** What is needed **
Each entry below should be written out exactly as it is, with no pictures.

Saved data entries

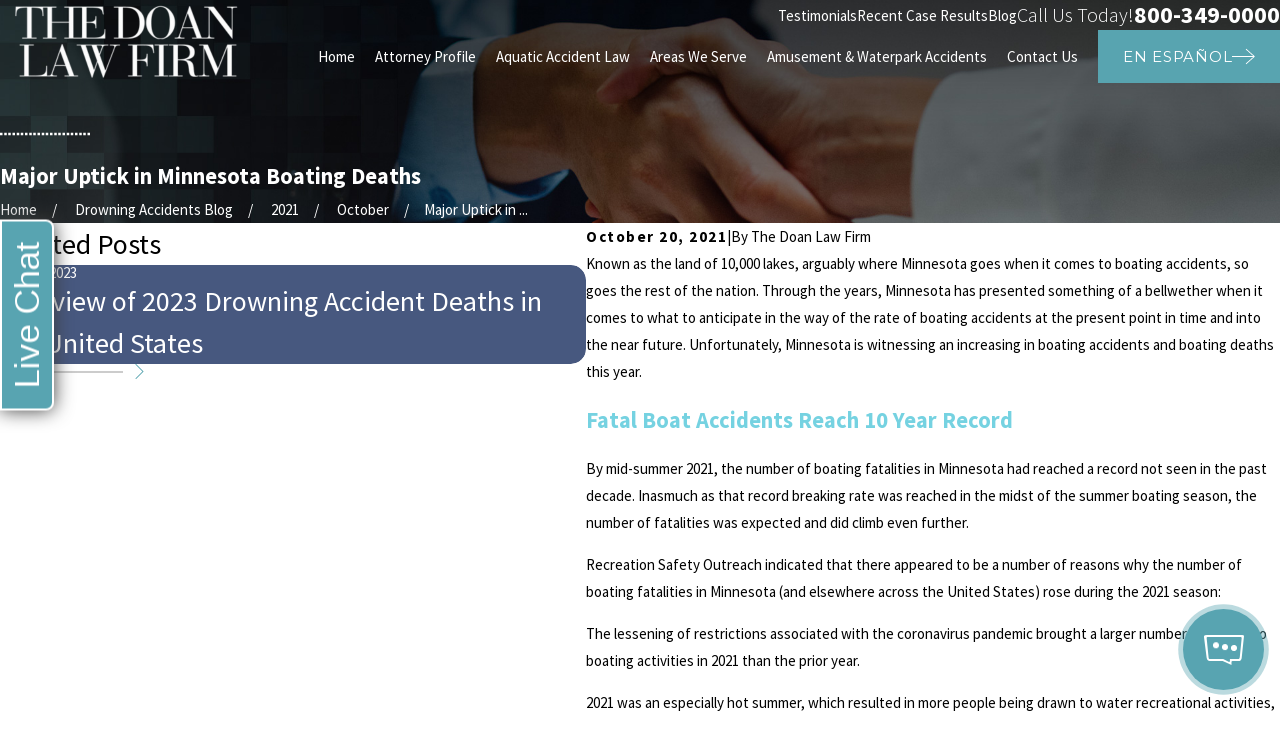

--- FILE ---
content_type: text/css
request_url: https://platform.clientchatlive.com/i/css/integration-v8.css?r=NxCjQmNckdzanWXX
body_size: 1263
content:
/*
 * Top-Level Container for Modal Invocation, used to prevent an site accidently
 * loading the modal without a style-sheet
 */
#bb2c488a8a75_container {
  display: block !important; }

/*
 * Modal
 */
#bb2c488a8a75_slider {
  display: none;
  /* (Slightly Less) Absurdly Large Z-Index */
  z-index: 50000;
  width: 248px;
  height: 79px;
  position: fixed;
  bottom: 0px;
  right: 0px; }
  @media (min-width: 769px) {
    #bb2c488a8a75_slider {
      display: block; } }
  #bb2c488a8a75_slider #bb2c488a8a75_slider_no {
    cursor: pointer;
    color: #b4b4b4;
    font-size: 9px;
    padding: 12px 0 0 13px;
    float: left; }
  #bb2c488a8a75_slider #bb2c488a8a75_slider_yes {
    cursor: pointer;
    float: right;
    width: 228px;
    height: 80px; }
  #bb2c488a8a75_slider.bb2c488a8a75_slider_left {
    left: 0px !important;
    right: auto !important; }
  #bb2c488a8a75_slider.bb2c488a8a75_slider_right {
    left: auto !important;
    right: 0px !important; }
  #bb2c488a8a75_slider.bb2c488a8a75_slider_center {
    left: 50% !important;
    transform: translate(-50%, 0); }

#bb2c488a8a75_slider_small {
  display: none;
  z-index: 50000;
  position: fixed;
  bottom: 0;
  width: 100%;
  background: #474747;
  color: #fff;
  font-weight: bold;
  font-size: 27px;
  text-transform: uppercase;
  text-align: center;
  padding: 0;
  margin: 0;
  font-family: Arial, sans-serif;
  cursor: pointer;
  height: 51px;
  -moz-transition: bottom 0.5s ease-in-out;
  -webkit-transition: bottom 0.5s ease-in-out;
  -o-transition: bottom 0.5s ease-in-out;
  transition: bottom 0.5s ease-in-out;
  -webkit-touch-callout: none;
  -webkit-user-select: none;
  -khtml-user-select: none;
  -moz-user-select: none;
  -ms-user-select: none;
  user-select: none; }
  @media (max-width: 768px) {
    #bb2c488a8a75_slider_small {
      display: block !important; } }
  #bb2c488a8a75_slider_small.hidden {
    bottom: -51px; }
  #bb2c488a8a75_slider_small p {
    padding: 10px 10px;
    margin: 0; }

#bb2c488a8a75 {
  font-family: 'Helvetica Neue', Helvetica, Arial, sans-serif;
  font-size: 14px;
  line-height: 1.42857;
  /* Behind-Modal Background */
  /* Shift Modal Box Down */
  /* The Modal Box */ }
  #bb2c488a8a75 #bb2c488a8a75_wrap {
    /* Absurdly Large Z-Index */
    z-index: 50001; }
  #bb2c488a8a75 #bb2c488a8a75_overlay {
    position: fixed;
    top: 0;
    left: 0;
    width: 100%;
    height: 100%;
    background-color: #000;
    opacity: 0.75;
    -ms-filter: 'progid:DXImageTransform.Microsoft.Alpha(Opacity=75)';
    filter: alpha(opacity=75);
    z-index: 50001; }
  #bb2c488a8a75 #bb2c488a8a75_offset {
    position: fixed;
    top: 20%;
    width: 100%;
    z-index: 50002; }
  #bb2c488a8a75 #bb2c488a8a75_modal {
    display: none;
    position: relative;
    width: 400px;
    max-width: 98%;
    margin: 0 auto;
    /* Everything below is just visual styling */
    background-color: #fff;
    padding: 0px;
    border: none;
    -webkit-border-radius: 5px;
    -moz-border-radius: 5px;
    border-radius: 5px;
    -moz-box-shadow: 0px 0px 10px 1px rgba(0, 0, 0, 0.5);
    -webkit-box-shadow: 0px 0px 10px 1px rgba(0, 0, 0, 0.5);
    box-shadow: 0px 0px 10px 1px rgba(0, 0, 0, 0.5);
    /* Image Scaling */
    /* ClientChatLive Credit, do not modify */ }
    #bb2c488a8a75 #bb2c488a8a75_modal img#bb2c488a8a75_header {
      max-width: 100%; }
    #bb2c488a8a75 #bb2c488a8a75_modal p.bb2c488a8a75_p {
      padding: 10px;
      text-align: center;
      line-height: 20px;
      font-size: 14px;
      text-align: center; }
    #bb2c488a8a75 #bb2c488a8a75_modal .bb2c488a8a75_buttons {
      text-align: center;
      position: relative;
      width: 80%;
      left: 10%; }
      #bb2c488a8a75 #bb2c488a8a75_modal .bb2c488a8a75_buttons div {
        -webkit-border-radius: 5px;
        -moz-border-radius: 5px;
        border-radius: 5px; }
    #bb2c488a8a75 #bb2c488a8a75_modal #bb2c488a8a75_yes {
      float: right;
      width: 100px;
      background: #5cb85c;
      color: #fff;
      padding: 10px;
      font-size: 18px;
      cursor: pointer; }
    #bb2c488a8a75 #bb2c488a8a75_modal #bb2c488a8a75_no {
      float: left;
      width: 100px;
      background: #efefef;
      padding: 10px;
      font-size: 18px;
      cursor: pointer; }
    #bb2c488a8a75 #bb2c488a8a75_modal .bb2c488a8a75_clear {
      clear: both; }
    #bb2c488a8a75 #bb2c488a8a75_modal #bb2c488a8a75_credit {
      text-align: center;
      font-size: 10px;
      letter-spacing: 0.75px;
      padding: 5px;
      background: #efefef;
      color: #000 !important;
      -webkit-border-radius: 0px 0px 5px 5px;
      -moz-border-radius: 0px 0px 5px 5px;
      border-radius: 0px 0px 5px 5px; }
      #bb2c488a8a75 #bb2c488a8a75_modal #bb2c488a8a75_credit a {
        color: #000;
        font-weight: bold;
        text-decoration: none; }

** Result for this task **
--- FILE ---
content_type: text/css
request_url: https://platform.clientchatlive.com/i/css/integration-v8.css?r=NxCjQmNckdzanWXX
body_size: 1263
content:
/*
 * Top-Level Container for Modal Invocation, used to prevent an site accidently
 * loading the modal without a style-sheet
 */
#bb2c488a8a75_container {
  display: block !important; }

/*
 * Modal
 */
#bb2c488a8a75_slider {
  display: none;
  /* (Slightly Less) Absurdly Large Z-Index */
  z-index: 50000;
  width: 248px;
  height: 79px;
  position: fixed;
  bottom: 0px;
  right: 0px; }
  @media (min-width: 769px) {
    #bb2c488a8a75_slider {
      display: block; } }
  #bb2c488a8a75_slider #bb2c488a8a75_slider_no {
    cursor: pointer;
    color: #b4b4b4;
    font-size: 9px;
    padding: 12px 0 0 13px;
    float: left; }
  #bb2c488a8a75_slider #bb2c488a8a75_slider_yes {
    cursor: pointer;
    float: right;
    width: 228px;
    height: 80px; }
  #bb2c488a8a75_slider.bb2c488a8a75_slider_left {
    left: 0px !important;
    right: auto !important; }
  #bb2c488a8a75_slider.bb2c488a8a75_slider_right {
    left: auto !important;
    right: 0px !important; }
  #bb2c488a8a75_slider.bb2c488a8a75_slider_center {
    left: 50% !important;
    transform: translate(-50%, 0); }

#bb2c488a8a75_slider_small {
  display: none;
  z-index: 50000;
  position: fixed;
  bottom: 0;
  width: 100%;
  background: #474747;
  color: #fff;
  font-weight: bold;
  font-size: 27px;
  text-transform: uppercase;
  text-align: center;
  padding: 0;
  margin: 0;
  font-family: Arial, sans-serif;
  cursor: pointer;
  height: 51px;
  -moz-transition: bottom 0.5s ease-in-out;
  -webkit-transition: bottom 0.5s ease-in-out;
  -o-transition: bottom 0.5s ease-in-out;
  transition: bottom 0.5s ease-in-out;
  -webkit-touch-callout: none;
  -webkit-user-select: none;
  -khtml-user-select: none;
  -moz-user-select: none;
  -ms-user-select: none;
  user-select: none; }
  @media (max-width: 768px) {
    #bb2c488a8a75_slider_small {
      display: block !important; } }
  #bb2c488a8a75_slider_small.hidden {
    bottom: -51px; }
  #bb2c488a8a75_slider_small p {
    padding: 10px 10px;
    margin: 0; }

#bb2c488a8a75 {
  font-family: 'Helvetica Neue', Helvetica, Arial, sans-serif;
  font-size: 14px;
  line-height: 1.42857;
  /* Behind-Modal Background */
  /* Shift Modal Box Down */
  /* The Modal Box */ }
  #bb2c488a8a75 #bb2c488a8a75_wrap {
    /* Absurdly Large Z-Index */
    z-index: 50001; }
  #bb2c488a8a75 #bb2c488a8a75_overlay {
    position: fixed;
    top: 0;
    left: 0;
    width: 100%;
    height: 100%;
    background-color: #000;
    opacity: 0.75;
    -ms-filter: 'progid:DXImageTransform.Microsoft.Alpha(Opacity=75)';
    filter: alpha(opacity=75);
    z-index: 50001; }
  #bb2c488a8a75 #bb2c488a8a75_offset {
    position: fixed;
    top: 20%;
    width: 100%;
    z-index: 50002; }
  #bb2c488a8a75 #bb2c488a8a75_modal {
    display: none;
    position: relative;
    width: 400px;
    max-width: 98%;
    margin: 0 auto;
    /* Everything below is just visual styling */
    background-color: #fff;
    padding: 0px;
    border: none;
    -webkit-border-radius: 5px;
    -moz-border-radius: 5px;
    border-radius: 5px;
    -moz-box-shadow: 0px 0px 10px 1px rgba(0, 0, 0, 0.5);
    -webkit-box-shadow: 0px 0px 10px 1px rgba(0, 0, 0, 0.5);
    box-shadow: 0px 0px 10px 1px rgba(0, 0, 0, 0.5);
    /* Image Scaling */
    /* ClientChatLive Credit, do not modify */ }
    #bb2c488a8a75 #bb2c488a8a75_modal img#bb2c488a8a75_header {
      max-width: 100%; }
    #bb2c488a8a75 #bb2c488a8a75_modal p.bb2c488a8a75_p {
      padding: 10px;
      text-align: center;
      line-height: 20px;
      font-size: 14px;
      text-align: center; }
    #bb2c488a8a75 #bb2c488a8a75_modal .bb2c488a8a75_buttons {
      text-align: center;
      position: relative;
      width: 80%;
      left: 10%; }
      #bb2c488a8a75 #bb2c488a8a75_modal .bb2c488a8a75_buttons div {
        -webkit-border-radius: 5px;
        -moz-border-radius: 5px;
        border-radius: 5px; }
    #bb2c488a8a75 #bb2c488a8a75_modal #bb2c488a8a75_yes {
      float: right;
      width: 100px;
      background: #5cb85c;
      color: #fff;
      padding: 10px;
      font-size: 18px;
      cursor: pointer; }
    #bb2c488a8a75 #bb2c488a8a75_modal #bb2c488a8a75_no {
      float: left;
      width: 100px;
      background: #efefef;
      padding: 10px;
      font-size: 18px;
      cursor: pointer; }
    #bb2c488a8a75 #bb2c488a8a75_modal .bb2c488a8a75_clear {
      clear: both; }
    #bb2c488a8a75 #bb2c488a8a75_modal #bb2c488a8a75_credit {
      text-align: center;
      font-size: 10px;
      letter-spacing: 0.75px;
      padding: 5px;
      background: #efefef;
      color: #000 !important;
      -webkit-border-radius: 0px 0px 5px 5px;
      -moz-border-radius: 0px 0px 5px 5px;
      border-radius: 0px 0px 5px 5px; }
      #bb2c488a8a75 #bb2c488a8a75_modal #bb2c488a8a75_credit a {
        color: #000;
        font-weight: bold;
        text-decoration: none; }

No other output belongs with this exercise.